The gallery space was filled with tanning beds, video projections and semi-transparent roller blinds, the latter emblazoned with Brätsch and Röder’s familiar, spray-paint-like abstractions and titled BLACKY Blocked Radiants Sunbathed Roller Blinds (2011). The two-part opening night performance began when the blinds were ceremoniously rolled up and the tanning beds were switched on. DAS INSTITUT’s works are characterized by a casual experimentalism usually found at art schools, so it was fitting that about twenty art students from the Hochschule für bildende Künste Hamburg joined in for a choreographed dance routine. Energetically instructed by a whistle-blowing Ei Arakawa, the amateur dancers moved awkwardly to a traditional Japanese song, occasionally waving patterned scarves or holding up naive figurative paintings made by Ei as a child. For the second act, members of the audience were encouraged to dance around the streets near the gallery, donning an array of hoods, overalls, trousers and incongruous-looking garments, all designed by Duong. When they returned – a little more sluggishly than when they left – the chanting and whistling stopped, the blinds were rolled down, and the tanning beds were switched off. For the remainder of the exhibition, the beds and blinds resembled theatrical props more than art works – a quality reinforced by a dual video projection of a similar dance-based performance held for the 2011 Reconstruction Festival in Fukushima.

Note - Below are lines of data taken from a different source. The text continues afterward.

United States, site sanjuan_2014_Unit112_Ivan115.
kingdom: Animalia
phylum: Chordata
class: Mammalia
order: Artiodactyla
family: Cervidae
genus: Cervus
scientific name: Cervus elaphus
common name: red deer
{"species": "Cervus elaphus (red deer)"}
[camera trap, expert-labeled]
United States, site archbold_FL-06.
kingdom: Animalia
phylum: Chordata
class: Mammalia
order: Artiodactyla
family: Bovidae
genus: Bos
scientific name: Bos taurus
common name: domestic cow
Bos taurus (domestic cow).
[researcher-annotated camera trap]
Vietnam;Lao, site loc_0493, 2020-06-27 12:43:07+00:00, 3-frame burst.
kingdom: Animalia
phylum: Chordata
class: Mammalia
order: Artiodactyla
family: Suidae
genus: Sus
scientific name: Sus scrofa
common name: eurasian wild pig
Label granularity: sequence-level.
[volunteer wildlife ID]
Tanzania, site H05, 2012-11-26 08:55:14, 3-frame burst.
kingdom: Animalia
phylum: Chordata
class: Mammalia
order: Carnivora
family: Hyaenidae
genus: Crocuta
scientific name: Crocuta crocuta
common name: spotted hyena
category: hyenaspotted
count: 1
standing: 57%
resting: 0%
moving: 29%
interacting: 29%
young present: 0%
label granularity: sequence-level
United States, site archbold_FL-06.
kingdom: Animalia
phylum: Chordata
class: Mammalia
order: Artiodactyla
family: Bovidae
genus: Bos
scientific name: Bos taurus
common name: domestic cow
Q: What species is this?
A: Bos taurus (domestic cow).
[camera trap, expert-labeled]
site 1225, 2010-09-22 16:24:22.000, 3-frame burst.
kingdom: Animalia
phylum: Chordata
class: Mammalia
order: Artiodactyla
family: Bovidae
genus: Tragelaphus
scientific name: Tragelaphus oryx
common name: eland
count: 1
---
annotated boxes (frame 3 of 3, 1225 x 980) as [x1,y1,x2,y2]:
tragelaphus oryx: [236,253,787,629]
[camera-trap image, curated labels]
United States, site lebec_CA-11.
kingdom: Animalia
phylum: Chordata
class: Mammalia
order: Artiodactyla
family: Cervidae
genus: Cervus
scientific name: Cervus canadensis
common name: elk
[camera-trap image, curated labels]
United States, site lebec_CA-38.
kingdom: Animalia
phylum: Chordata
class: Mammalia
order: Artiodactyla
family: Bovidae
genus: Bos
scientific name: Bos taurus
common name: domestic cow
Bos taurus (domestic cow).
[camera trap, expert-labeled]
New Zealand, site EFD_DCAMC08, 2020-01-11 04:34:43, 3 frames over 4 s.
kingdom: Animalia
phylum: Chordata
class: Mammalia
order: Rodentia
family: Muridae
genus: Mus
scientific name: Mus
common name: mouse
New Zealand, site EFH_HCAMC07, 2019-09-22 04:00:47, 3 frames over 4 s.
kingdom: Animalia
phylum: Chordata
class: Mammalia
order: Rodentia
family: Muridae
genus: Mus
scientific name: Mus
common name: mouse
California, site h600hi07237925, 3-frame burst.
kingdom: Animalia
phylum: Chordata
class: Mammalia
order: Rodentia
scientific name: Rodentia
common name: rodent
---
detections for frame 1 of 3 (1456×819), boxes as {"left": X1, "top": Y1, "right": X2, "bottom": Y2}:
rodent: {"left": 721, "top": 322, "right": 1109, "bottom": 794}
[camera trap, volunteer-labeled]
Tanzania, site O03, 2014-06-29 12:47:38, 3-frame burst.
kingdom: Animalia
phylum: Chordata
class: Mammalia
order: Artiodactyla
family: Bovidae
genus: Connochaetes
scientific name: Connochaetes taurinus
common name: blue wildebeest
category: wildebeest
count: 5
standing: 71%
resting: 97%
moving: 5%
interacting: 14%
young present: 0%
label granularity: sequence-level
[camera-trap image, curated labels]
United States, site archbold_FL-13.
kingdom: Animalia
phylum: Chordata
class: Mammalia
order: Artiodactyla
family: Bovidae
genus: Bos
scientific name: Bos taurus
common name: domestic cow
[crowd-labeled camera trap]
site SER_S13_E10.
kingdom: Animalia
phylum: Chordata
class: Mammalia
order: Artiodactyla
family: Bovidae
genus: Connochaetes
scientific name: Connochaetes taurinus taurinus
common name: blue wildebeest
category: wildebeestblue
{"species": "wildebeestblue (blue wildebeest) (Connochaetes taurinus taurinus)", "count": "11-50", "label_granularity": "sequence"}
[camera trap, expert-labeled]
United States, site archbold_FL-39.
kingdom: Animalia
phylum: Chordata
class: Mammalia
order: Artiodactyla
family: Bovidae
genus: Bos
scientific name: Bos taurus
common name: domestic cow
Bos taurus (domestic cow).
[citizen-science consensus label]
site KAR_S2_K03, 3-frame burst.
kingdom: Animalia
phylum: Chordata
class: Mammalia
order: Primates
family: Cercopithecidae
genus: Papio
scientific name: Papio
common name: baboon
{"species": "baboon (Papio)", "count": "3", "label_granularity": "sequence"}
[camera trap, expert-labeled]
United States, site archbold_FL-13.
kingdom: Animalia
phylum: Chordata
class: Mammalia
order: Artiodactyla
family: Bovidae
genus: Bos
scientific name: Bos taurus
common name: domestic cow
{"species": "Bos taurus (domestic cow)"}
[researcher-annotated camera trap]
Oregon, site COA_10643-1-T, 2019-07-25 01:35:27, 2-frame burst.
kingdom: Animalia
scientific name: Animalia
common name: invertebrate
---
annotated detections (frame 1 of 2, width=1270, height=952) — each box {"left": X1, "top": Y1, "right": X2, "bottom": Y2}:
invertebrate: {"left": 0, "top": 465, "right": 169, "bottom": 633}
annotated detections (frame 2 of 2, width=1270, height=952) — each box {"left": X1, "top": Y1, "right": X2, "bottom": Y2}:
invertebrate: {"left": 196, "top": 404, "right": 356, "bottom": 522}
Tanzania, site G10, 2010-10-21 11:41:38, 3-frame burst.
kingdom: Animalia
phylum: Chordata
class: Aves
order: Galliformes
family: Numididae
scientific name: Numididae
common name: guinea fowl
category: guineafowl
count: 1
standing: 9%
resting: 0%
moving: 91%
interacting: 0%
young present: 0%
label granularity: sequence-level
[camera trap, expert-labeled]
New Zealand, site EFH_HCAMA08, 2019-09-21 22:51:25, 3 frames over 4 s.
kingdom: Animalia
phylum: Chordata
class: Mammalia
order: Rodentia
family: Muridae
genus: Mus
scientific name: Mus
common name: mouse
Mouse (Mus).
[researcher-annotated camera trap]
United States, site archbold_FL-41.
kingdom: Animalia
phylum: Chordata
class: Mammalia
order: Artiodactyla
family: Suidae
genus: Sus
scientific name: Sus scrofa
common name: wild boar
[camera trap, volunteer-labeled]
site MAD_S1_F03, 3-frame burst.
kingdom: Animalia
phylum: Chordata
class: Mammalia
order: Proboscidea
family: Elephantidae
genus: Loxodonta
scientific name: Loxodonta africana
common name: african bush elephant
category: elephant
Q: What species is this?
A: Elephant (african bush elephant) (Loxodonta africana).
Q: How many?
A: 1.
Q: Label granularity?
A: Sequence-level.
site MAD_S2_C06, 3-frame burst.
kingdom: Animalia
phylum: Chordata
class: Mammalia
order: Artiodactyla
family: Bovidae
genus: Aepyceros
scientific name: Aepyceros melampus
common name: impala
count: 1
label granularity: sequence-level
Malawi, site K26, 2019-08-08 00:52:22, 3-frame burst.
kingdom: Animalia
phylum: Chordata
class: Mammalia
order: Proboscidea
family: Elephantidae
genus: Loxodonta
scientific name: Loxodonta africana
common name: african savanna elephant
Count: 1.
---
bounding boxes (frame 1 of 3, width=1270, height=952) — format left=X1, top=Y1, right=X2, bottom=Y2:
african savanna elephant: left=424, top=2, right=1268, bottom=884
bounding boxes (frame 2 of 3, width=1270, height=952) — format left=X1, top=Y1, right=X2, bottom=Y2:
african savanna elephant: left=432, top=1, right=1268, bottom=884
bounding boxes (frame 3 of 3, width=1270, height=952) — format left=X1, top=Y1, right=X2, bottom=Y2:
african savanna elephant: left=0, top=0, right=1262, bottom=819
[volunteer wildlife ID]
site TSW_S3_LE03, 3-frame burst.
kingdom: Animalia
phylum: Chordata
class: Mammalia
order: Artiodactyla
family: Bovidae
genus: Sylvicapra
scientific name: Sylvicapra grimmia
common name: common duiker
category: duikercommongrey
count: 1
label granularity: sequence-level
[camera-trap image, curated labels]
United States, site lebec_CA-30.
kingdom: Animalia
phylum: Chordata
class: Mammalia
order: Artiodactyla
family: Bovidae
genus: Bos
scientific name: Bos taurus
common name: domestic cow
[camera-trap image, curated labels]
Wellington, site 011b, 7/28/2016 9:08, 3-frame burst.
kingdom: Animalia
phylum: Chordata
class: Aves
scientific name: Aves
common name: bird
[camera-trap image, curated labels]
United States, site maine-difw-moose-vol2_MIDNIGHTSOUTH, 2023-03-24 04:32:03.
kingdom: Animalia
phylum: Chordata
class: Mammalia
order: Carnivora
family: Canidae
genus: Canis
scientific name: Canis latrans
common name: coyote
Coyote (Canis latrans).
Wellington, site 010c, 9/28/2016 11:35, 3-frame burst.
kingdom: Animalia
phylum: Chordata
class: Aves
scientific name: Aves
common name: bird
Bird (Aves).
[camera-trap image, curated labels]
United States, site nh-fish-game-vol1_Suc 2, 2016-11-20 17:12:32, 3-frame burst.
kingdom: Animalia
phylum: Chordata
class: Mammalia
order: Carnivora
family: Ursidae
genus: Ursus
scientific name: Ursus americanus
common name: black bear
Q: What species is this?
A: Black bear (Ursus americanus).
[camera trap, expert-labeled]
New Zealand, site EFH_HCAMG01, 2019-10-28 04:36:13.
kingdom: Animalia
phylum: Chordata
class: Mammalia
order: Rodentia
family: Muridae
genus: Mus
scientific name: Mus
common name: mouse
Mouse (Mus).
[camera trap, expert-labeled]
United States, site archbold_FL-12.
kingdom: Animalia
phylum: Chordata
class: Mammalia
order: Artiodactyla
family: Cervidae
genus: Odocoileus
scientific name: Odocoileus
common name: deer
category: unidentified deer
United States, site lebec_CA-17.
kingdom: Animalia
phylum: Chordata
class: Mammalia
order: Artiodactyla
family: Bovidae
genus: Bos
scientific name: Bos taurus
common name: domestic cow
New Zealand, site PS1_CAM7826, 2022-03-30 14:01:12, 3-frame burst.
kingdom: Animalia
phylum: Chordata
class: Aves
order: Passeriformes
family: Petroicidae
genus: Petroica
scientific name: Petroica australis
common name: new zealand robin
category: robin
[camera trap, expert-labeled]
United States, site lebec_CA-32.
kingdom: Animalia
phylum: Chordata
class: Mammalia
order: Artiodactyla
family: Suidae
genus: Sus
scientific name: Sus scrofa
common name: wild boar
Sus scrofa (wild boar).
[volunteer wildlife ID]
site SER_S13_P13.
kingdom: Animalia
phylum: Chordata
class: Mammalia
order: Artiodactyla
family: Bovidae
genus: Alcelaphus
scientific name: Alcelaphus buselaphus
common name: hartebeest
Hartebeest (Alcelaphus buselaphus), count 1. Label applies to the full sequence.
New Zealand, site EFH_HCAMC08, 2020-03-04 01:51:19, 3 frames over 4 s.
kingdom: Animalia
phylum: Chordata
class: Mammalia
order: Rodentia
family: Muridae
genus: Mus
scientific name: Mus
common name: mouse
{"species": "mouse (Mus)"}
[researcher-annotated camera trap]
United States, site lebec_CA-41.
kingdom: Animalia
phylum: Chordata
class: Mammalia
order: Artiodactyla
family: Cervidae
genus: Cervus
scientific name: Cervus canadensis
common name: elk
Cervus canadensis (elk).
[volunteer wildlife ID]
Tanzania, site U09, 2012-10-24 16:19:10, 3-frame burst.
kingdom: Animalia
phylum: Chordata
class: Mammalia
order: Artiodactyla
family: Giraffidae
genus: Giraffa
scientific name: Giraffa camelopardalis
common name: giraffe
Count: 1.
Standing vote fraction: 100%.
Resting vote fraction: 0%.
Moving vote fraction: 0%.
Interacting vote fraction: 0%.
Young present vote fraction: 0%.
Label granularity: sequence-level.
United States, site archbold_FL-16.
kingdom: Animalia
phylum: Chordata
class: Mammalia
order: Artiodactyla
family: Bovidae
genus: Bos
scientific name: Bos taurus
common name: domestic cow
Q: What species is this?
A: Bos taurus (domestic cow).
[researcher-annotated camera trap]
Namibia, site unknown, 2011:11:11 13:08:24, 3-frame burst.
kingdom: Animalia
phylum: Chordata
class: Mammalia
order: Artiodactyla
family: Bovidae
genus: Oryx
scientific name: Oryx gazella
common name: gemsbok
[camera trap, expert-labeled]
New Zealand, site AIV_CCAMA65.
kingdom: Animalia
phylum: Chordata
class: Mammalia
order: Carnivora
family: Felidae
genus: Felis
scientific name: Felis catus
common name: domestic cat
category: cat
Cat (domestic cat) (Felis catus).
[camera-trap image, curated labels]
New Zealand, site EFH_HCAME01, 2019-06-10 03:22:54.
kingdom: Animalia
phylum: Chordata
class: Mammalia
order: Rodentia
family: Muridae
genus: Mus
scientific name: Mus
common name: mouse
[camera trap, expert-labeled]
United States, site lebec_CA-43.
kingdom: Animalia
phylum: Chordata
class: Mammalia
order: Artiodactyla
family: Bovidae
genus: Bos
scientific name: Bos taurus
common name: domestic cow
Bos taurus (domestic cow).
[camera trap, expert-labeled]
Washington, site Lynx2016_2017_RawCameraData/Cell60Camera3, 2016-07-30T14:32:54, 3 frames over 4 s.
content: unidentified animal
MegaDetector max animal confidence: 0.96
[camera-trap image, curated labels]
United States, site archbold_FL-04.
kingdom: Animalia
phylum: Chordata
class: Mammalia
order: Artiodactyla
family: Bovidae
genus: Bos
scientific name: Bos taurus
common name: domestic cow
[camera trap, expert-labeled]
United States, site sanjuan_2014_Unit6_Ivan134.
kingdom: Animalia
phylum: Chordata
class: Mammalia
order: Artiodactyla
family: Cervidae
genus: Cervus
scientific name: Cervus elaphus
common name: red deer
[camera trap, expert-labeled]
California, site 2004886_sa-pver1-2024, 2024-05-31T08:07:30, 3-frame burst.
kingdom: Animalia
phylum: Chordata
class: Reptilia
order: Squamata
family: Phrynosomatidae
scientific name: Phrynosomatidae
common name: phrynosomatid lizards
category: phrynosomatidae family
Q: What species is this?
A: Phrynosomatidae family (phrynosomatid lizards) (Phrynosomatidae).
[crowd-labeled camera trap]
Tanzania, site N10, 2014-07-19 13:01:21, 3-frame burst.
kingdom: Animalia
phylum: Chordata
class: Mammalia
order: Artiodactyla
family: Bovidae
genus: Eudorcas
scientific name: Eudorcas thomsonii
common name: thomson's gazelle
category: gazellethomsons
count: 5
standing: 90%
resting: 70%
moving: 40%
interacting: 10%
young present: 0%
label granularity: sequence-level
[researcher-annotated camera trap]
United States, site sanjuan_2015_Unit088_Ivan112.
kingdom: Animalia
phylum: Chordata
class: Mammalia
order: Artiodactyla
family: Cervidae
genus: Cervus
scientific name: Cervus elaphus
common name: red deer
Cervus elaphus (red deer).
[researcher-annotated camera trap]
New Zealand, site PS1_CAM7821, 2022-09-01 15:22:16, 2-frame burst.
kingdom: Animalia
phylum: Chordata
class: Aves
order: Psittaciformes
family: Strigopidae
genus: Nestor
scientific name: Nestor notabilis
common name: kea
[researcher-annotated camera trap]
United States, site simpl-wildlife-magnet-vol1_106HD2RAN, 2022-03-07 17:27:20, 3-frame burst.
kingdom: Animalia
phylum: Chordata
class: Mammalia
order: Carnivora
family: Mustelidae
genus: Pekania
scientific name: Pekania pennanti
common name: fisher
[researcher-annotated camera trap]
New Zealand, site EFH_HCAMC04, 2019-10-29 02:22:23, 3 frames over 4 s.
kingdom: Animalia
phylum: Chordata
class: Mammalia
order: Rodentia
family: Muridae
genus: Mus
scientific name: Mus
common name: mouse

The exhibition’s light-hearted, improvisational and art-world-insider tones brought to mind shows by the performance-based ensemble Chicks on Speed – although DAS INSTITUT downplays gender in favour of design. While the tanning beds and radiantly-patterned blinds linked the UV rays of Tomoo Arakawa’s tanning studio to the Fukushima disaster, the radiation motif served as just another prop – with Brätsch and Röder offering not so much a focused inquiry as a framing of loose associations. Perhaps celebrating the diminished political currency of contemporary art, ‘BLACKY Blocked Radiants Sunbathed’ suggested that there was a time when an exhibition linking nuclear meltdowns to fashion and carefree dance routines would have provoked debate rather than just an air of indifference.

Wes Hill is a writer living in Sydney, Australia. His book Art after the Hipster: Identity Politics, Ethics and Aesthetics (2017) is published by Palgrave Macmillan.